* Start RECORDS PROVIDED *

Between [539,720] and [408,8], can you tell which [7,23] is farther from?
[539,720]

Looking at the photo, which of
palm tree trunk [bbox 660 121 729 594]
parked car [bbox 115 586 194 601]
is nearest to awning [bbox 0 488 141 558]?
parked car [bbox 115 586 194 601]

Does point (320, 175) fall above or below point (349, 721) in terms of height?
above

* End RECORDS PROVIDED *
* Start RECORDS PROVIDED *

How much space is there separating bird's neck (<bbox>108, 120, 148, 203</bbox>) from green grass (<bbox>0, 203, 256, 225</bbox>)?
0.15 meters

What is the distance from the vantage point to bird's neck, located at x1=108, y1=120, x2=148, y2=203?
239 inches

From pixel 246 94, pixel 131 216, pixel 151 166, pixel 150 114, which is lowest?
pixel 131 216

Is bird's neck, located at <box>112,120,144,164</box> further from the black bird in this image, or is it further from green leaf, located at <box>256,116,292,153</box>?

* End RECORDS PROVIDED *
* Start RECORDS PROVIDED *

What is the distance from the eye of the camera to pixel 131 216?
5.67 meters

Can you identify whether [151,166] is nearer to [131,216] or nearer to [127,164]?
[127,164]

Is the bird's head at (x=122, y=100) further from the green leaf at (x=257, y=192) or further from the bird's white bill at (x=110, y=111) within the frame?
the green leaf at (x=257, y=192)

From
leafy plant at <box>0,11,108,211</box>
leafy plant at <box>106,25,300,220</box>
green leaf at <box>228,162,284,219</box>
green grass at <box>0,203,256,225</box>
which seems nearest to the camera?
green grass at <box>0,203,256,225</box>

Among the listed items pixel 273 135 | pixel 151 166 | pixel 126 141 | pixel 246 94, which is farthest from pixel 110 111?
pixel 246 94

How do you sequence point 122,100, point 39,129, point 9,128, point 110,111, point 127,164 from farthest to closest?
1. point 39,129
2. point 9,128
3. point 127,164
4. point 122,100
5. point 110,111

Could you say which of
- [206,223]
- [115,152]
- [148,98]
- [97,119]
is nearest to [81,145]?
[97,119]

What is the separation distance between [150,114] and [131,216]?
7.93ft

* End RECORDS PROVIDED *

> _EXERCISE_:
Collect each line of the records above that contains the word "leafy", and copy those lines unchanged.

> _RESULT BELOW_:
leafy plant at <box>0,11,108,211</box>
leafy plant at <box>106,25,300,220</box>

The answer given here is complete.